After the wonderful Barcelona food tour I returned to my hostal where I got my thing together to head off to Sitges for the afternoon. Upon arriving by metro to SANTS station, I then began the confusing process of finding out where in the heck the dark green line 2 was. Looking high and low I couldn't find it, just a monitor with confusing directions, so I asked at the information counter and the older woman told me, surprisingly in English, that it left from Via 7. The monitors do not show the line number or color, ONLY the end-stop, and from that you determine your line/via. Happily, walked down the escalator and my regional ceranias train was just arriving. I was nervous. Was THIS the correct train? I wouldn't know until the first stop, to compare to my cercanias regional train map. Sure enough, I was on the right train. Thank goodness.

The train ride, which cost a mere 3 Euros, lasted only 30 minutes maximum to Sitges, a town which has only one station and one cercanias stop. There, a couple of friends were waiting for me and they commenced to tour me around old downtown Sitges and take me from one pintxos bar after another as we talked about life and living in Spain.

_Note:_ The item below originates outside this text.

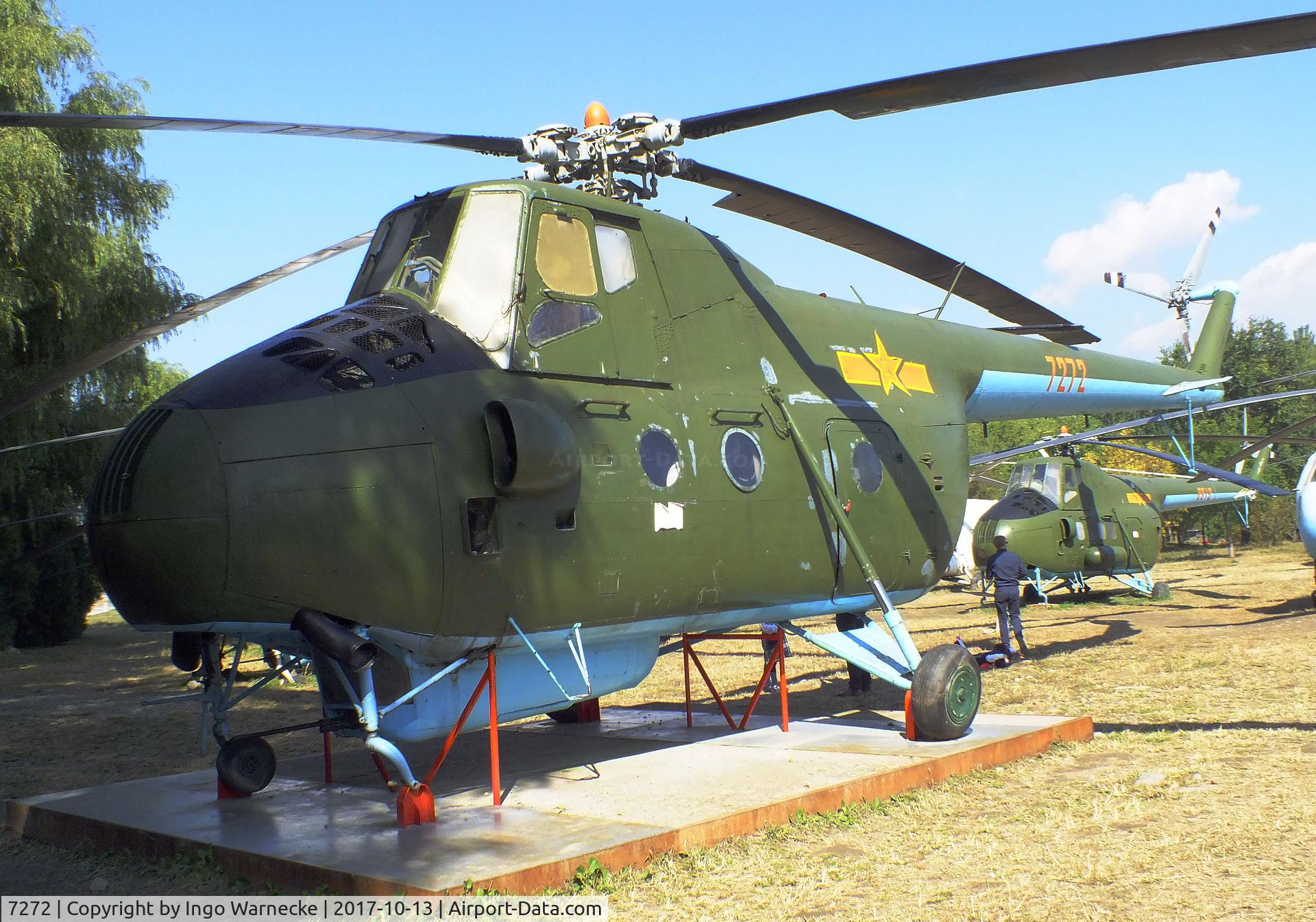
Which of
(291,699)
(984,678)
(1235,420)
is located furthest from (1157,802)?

They're a mixed nationalit couple, one from Finland/England and the other from Spain and they have a small baby which is just adorable.

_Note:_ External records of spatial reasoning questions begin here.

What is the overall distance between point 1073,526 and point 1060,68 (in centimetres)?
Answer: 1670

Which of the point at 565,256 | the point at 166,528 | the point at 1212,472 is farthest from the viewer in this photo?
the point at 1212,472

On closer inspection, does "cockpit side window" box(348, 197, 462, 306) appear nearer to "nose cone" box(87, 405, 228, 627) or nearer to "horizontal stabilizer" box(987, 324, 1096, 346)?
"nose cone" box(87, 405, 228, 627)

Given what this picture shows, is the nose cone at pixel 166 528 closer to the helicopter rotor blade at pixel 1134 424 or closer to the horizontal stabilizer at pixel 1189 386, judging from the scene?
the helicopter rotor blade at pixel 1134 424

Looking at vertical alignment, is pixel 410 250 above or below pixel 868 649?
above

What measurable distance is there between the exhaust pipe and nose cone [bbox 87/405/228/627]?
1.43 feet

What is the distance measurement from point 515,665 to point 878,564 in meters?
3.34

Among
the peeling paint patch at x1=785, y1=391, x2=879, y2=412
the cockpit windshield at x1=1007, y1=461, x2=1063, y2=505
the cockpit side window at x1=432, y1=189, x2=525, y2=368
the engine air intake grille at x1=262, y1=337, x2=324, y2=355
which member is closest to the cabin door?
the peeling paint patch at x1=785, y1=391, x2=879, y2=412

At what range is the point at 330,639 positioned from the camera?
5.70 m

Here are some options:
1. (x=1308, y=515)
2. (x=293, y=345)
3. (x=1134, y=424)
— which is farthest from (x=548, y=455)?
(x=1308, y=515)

Sitges is nice. I like it a lot. It seems like a normal town at first glance but upon further inspection you realize it has a certain poshness about it too. They say Sitges is where all the rich and famous live, many business tycoons and Barcelona football players live in the Sitges hills, all with Mediterranean views. Nice. It was a cool, mostly cloudy day but at least it didn't rain more than a few sprinkles. Even with that, there was a very active volleyball tournament taking place across several courts on one of the Sitges Beaches.

We said our goodbyes back at the train station where I got the cercanias train back to Barcelona about 15 minutes after buying the 3 Euro ticket. The double-decker train was almost empty so I had my choice of seats and chose one on the top deck. Getting back to Sants Station, I had to change cercanias trains again for one going to the Plaza de Catalunya, something I didn't realize I could do on the trip out. That was also confusing, trying to figure out which train/via I needed to go from one line to another but I got it right on my first try.

Upon walking up the station steps to the Plaza de Catalunya I realized it was lightly raining, but not enough so that I'd need an umbrella. My walk back to the hostal was slow and my feet hurt, but not enough to keep me from stopping at a bar near my hostal for a couple beers and an order of patatas bravas - which are quite different from those served in Madrid. These are made with a spicy white sauce and is tasty.

I'd arrived at Hostal Martina by about 8pm and saw María, the owner, immediately. She then took me on the grand tour of the entire hostal. I'd seen many of the rooms a few years ago during my last stay but some changes had been made and she was keen to show me. This place is really nice. I'll tell you about it tomorrow night - if I have internet at Pension Bahia, my next lodging establishment. But for now, I'm just going to bed early. Breakfast is served here at the hostal at 9am and I have the "Gothic Barcelona Walking Tour" tomorrow morning at 10am so I'll have to eat fast. Goodnight!